**WHAT TO PRODUCE**
Using the data that follows, report how many lines include "States"; output no other text.

**EXERCISE INPUT**
____________________

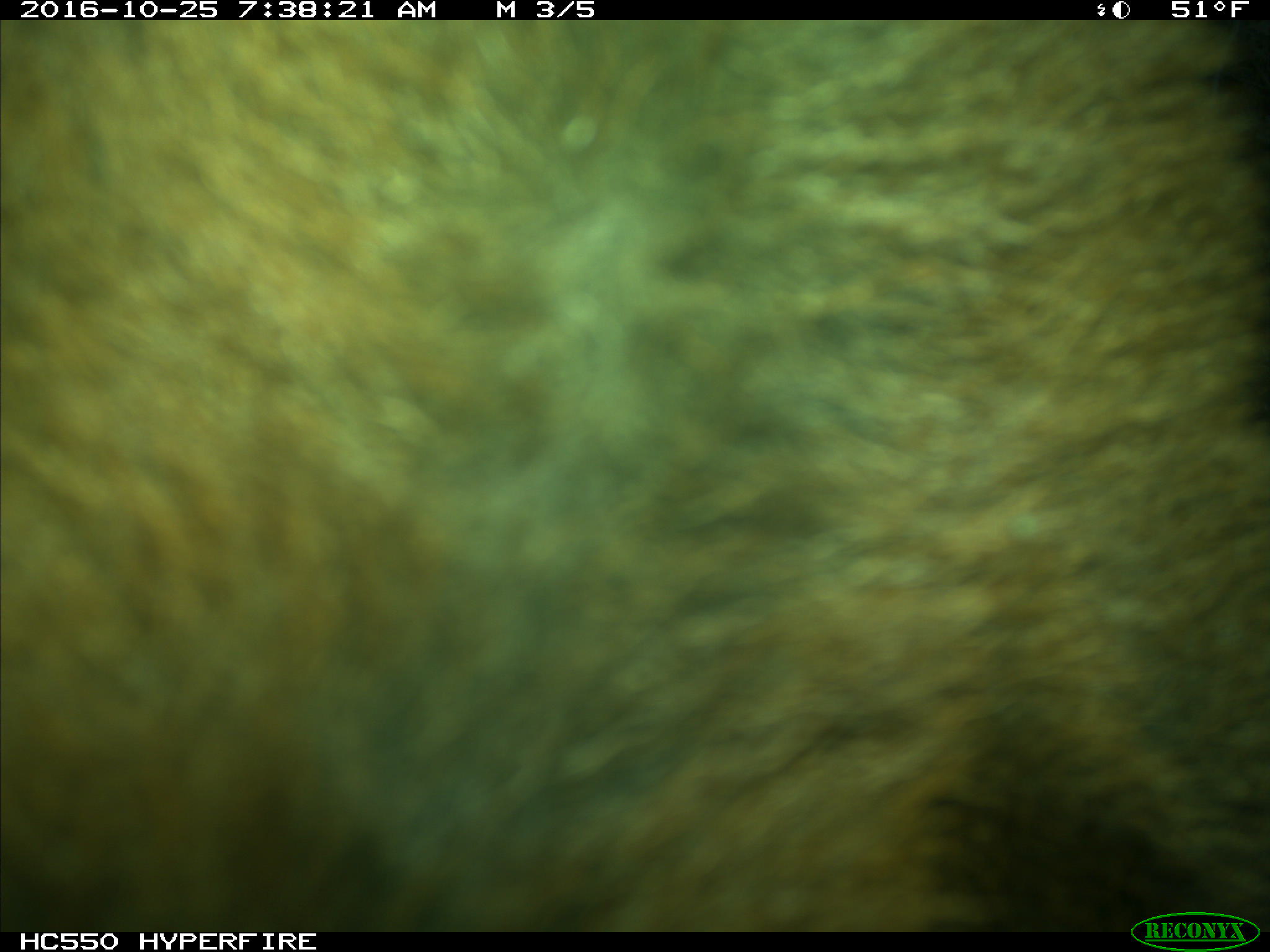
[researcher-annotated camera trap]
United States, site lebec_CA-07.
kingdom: Animalia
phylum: Chordata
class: Mammalia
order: Artiodactyla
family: Bovidae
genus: Bos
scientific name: Bos taurus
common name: domestic cow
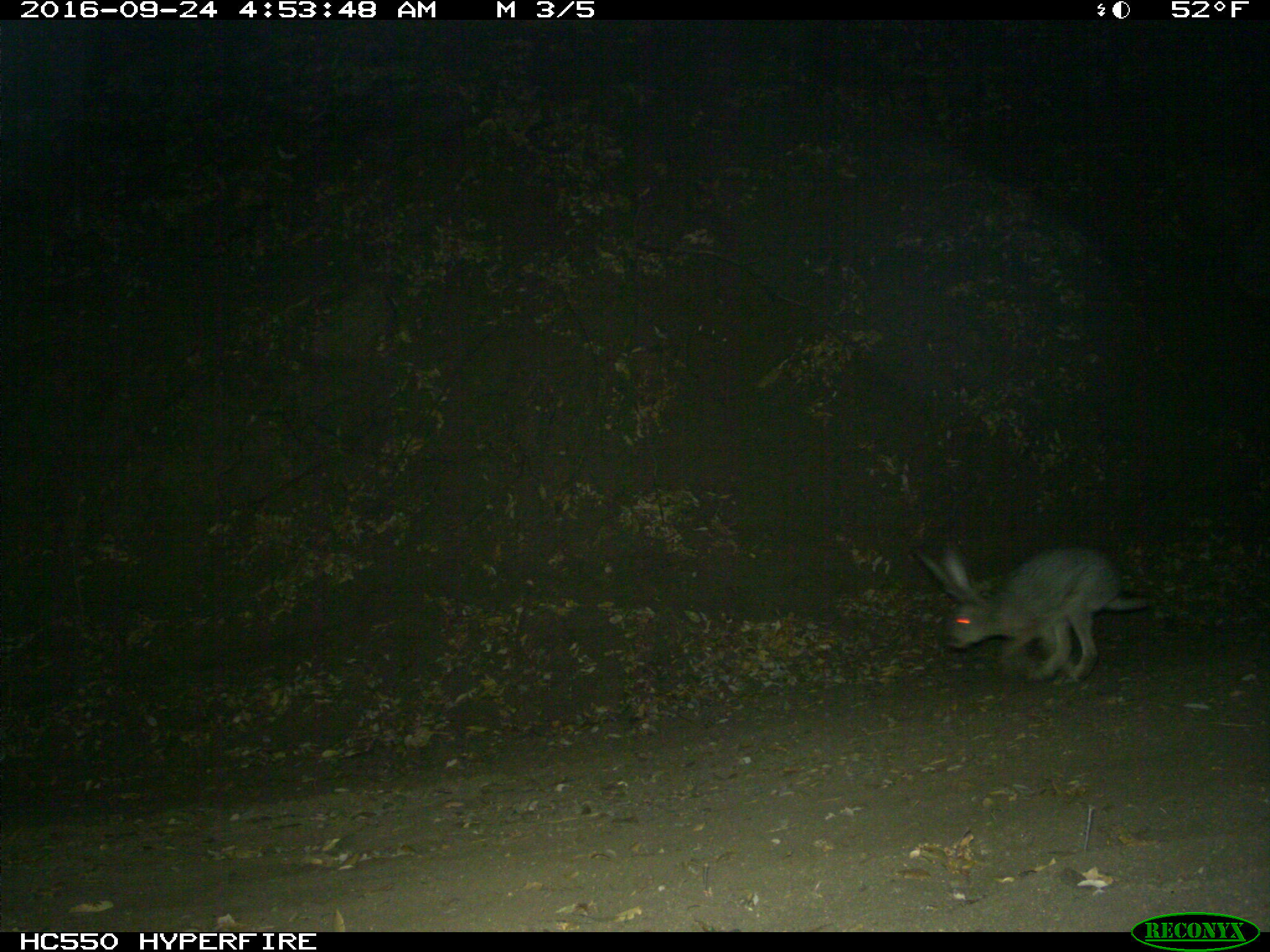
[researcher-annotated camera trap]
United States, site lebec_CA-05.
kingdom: Animalia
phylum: Chordata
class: Mammalia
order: Lagomorpha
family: Leporidae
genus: Lepus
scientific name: Lepus californicus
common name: black-tailed jackrabbit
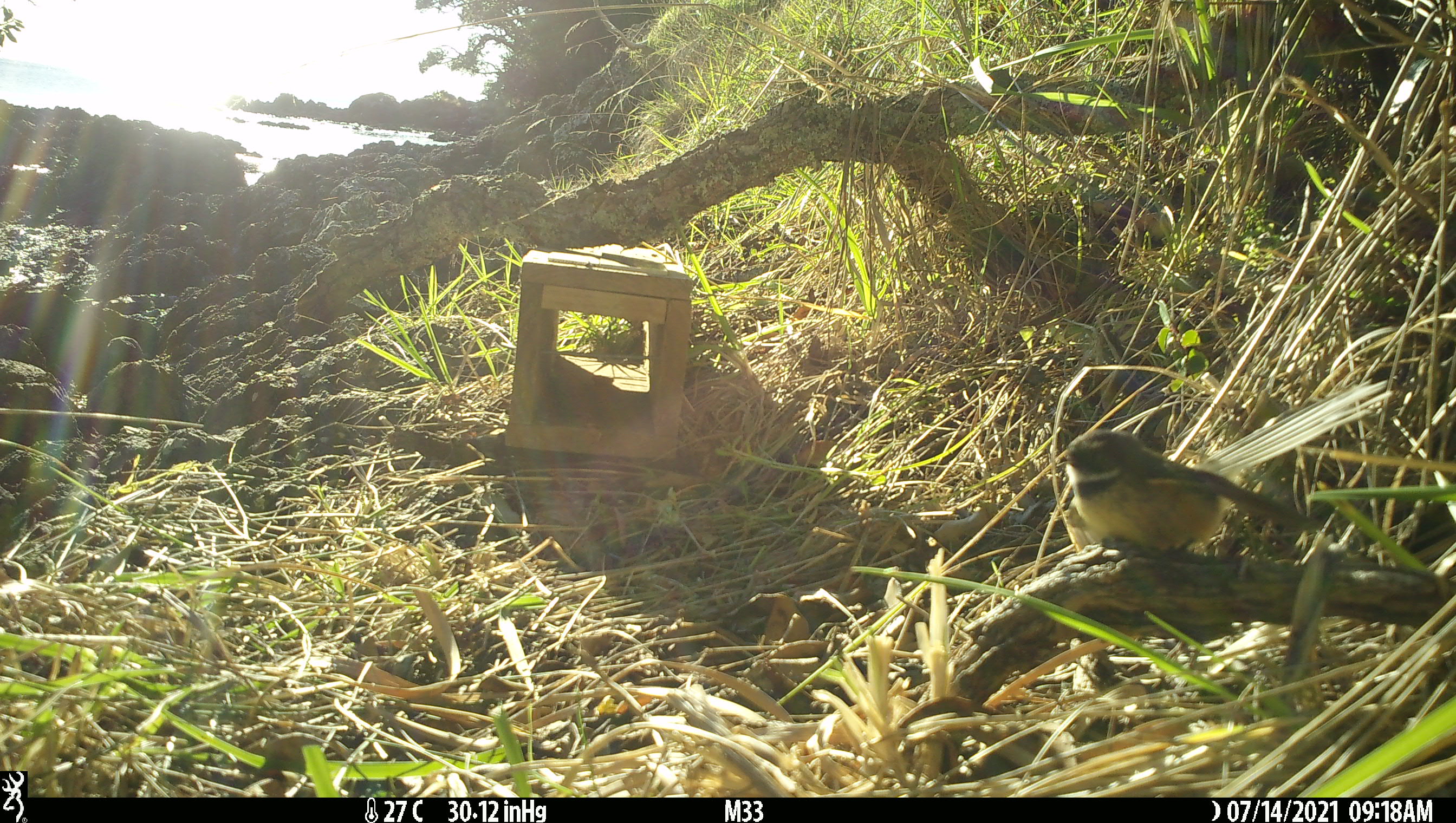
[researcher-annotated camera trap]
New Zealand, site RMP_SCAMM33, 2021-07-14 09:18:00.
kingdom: Animalia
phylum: Chordata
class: Aves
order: Passeriformes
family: Rhipiduridae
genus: Rhipidura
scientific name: Rhipidura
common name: fantails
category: fantail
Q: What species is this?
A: Fantail (fantails) (Rhipidura).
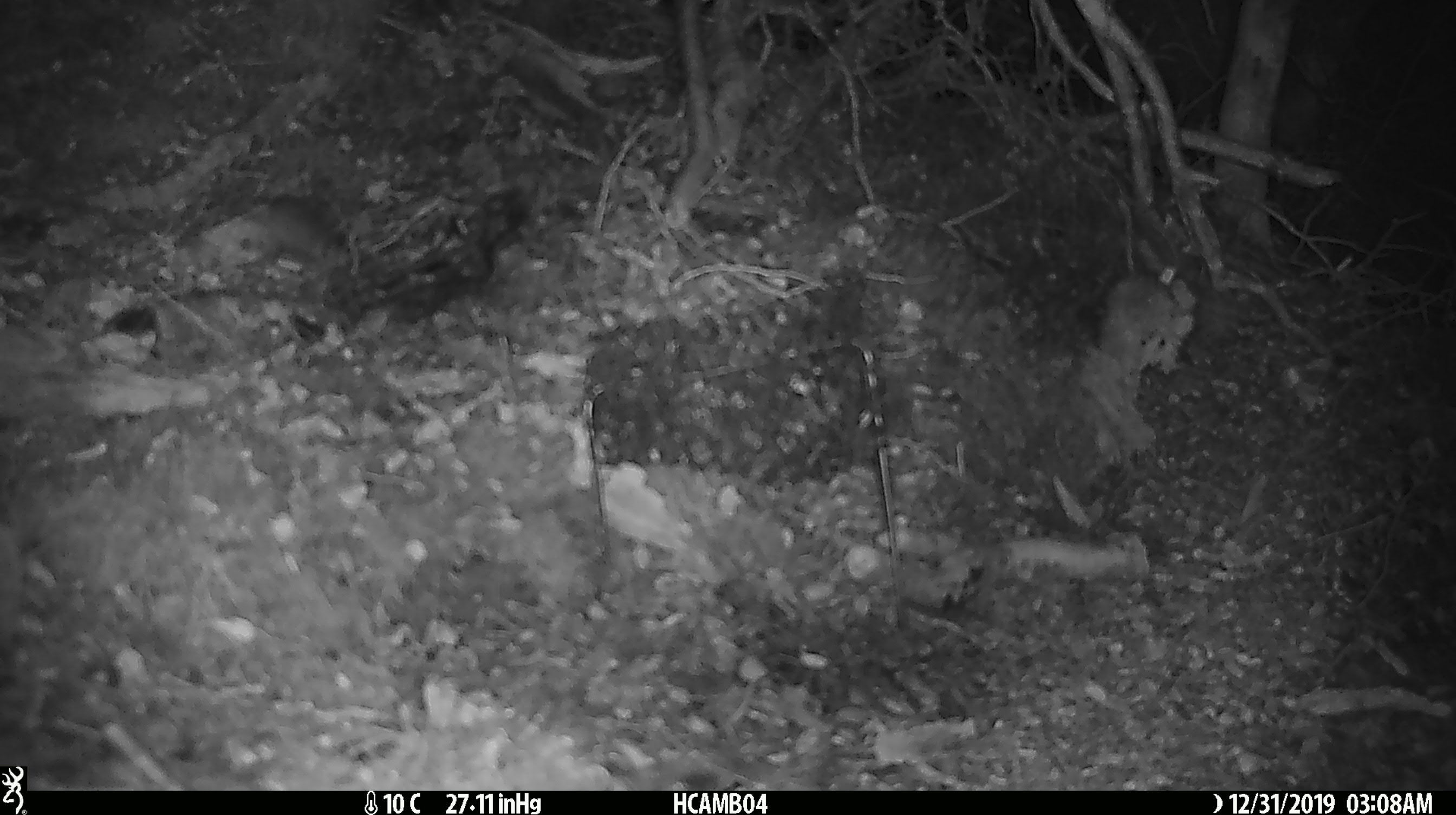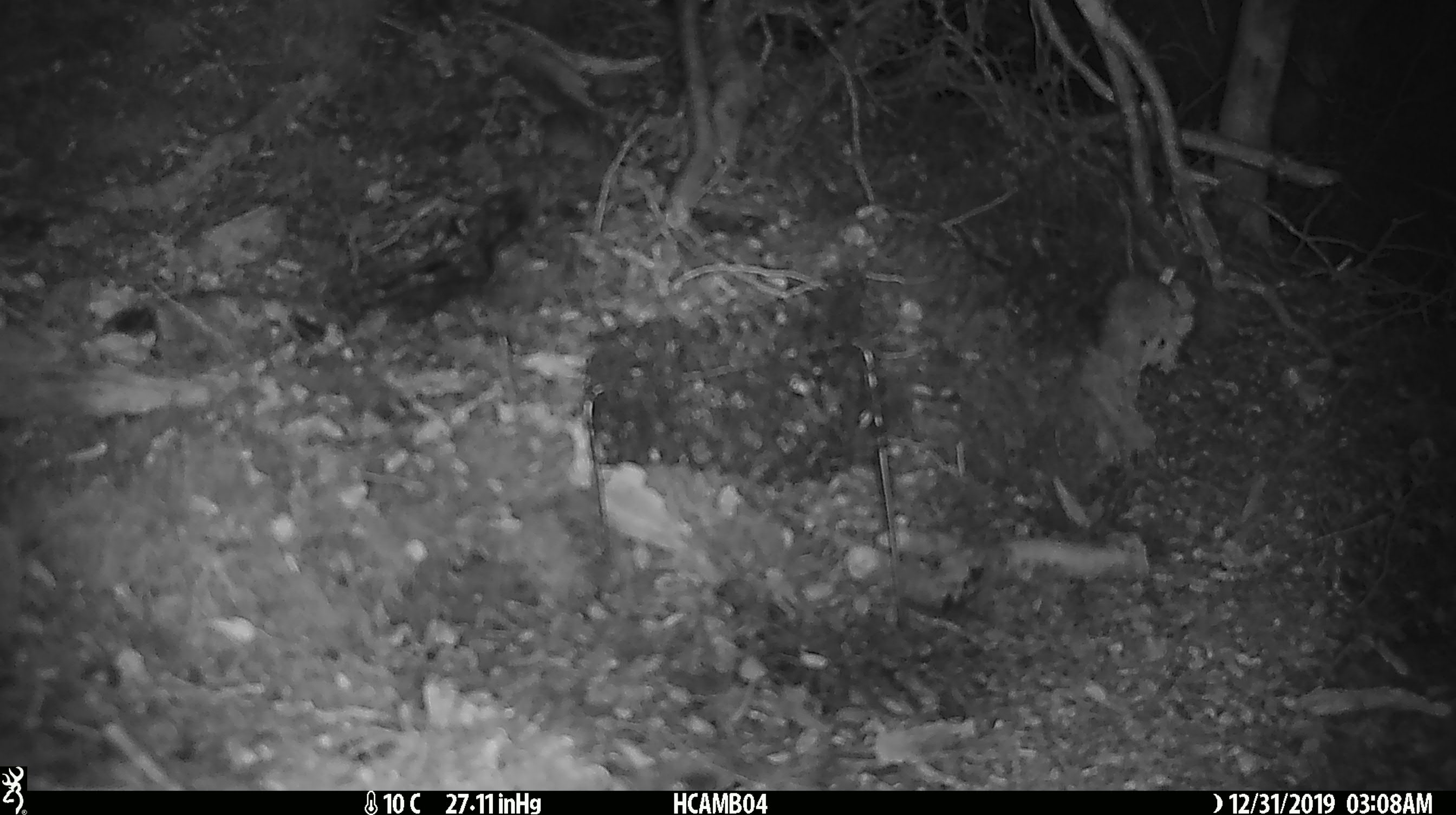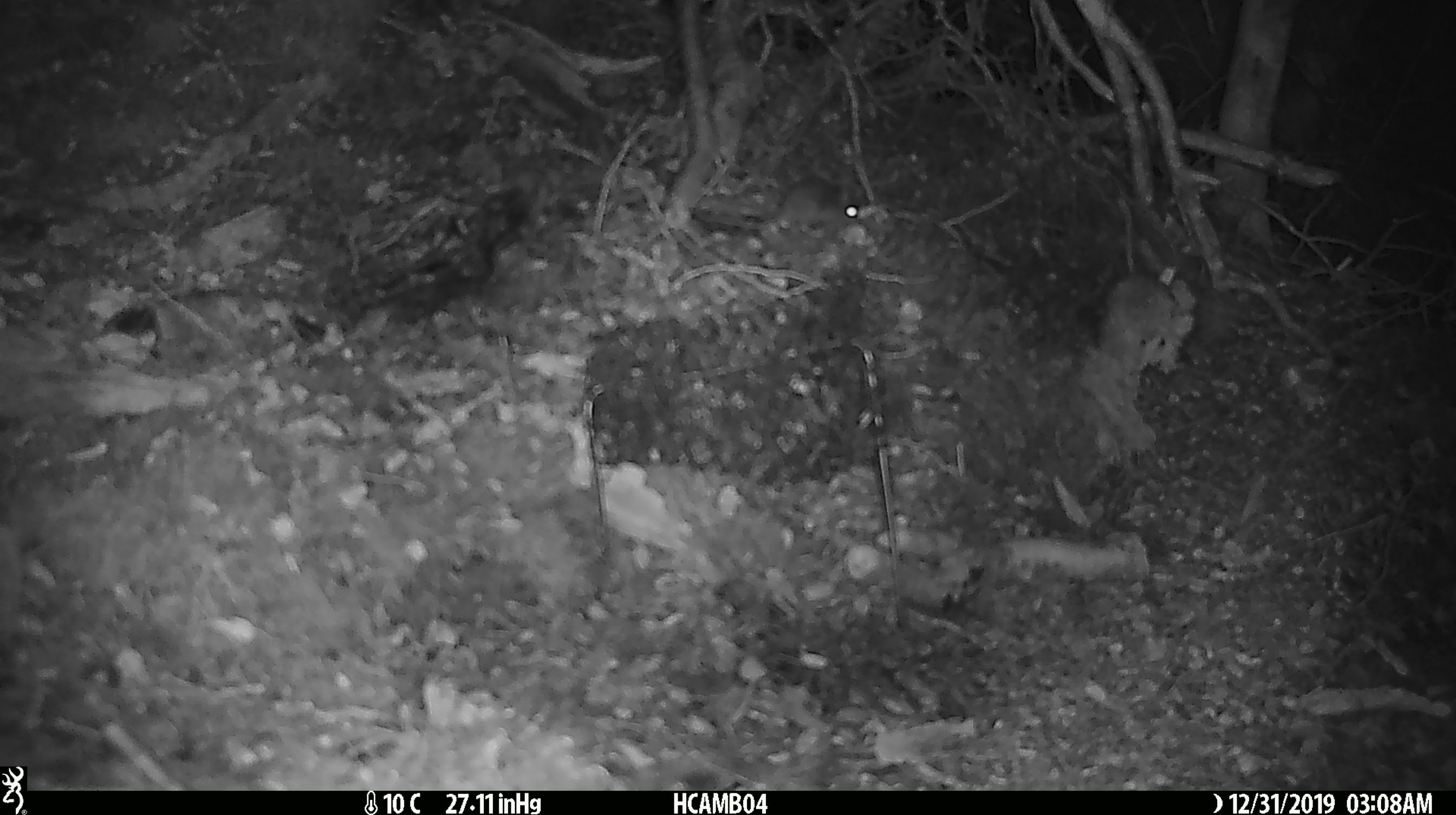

____________________

**ANSWER TO THIS PROBLEM**
2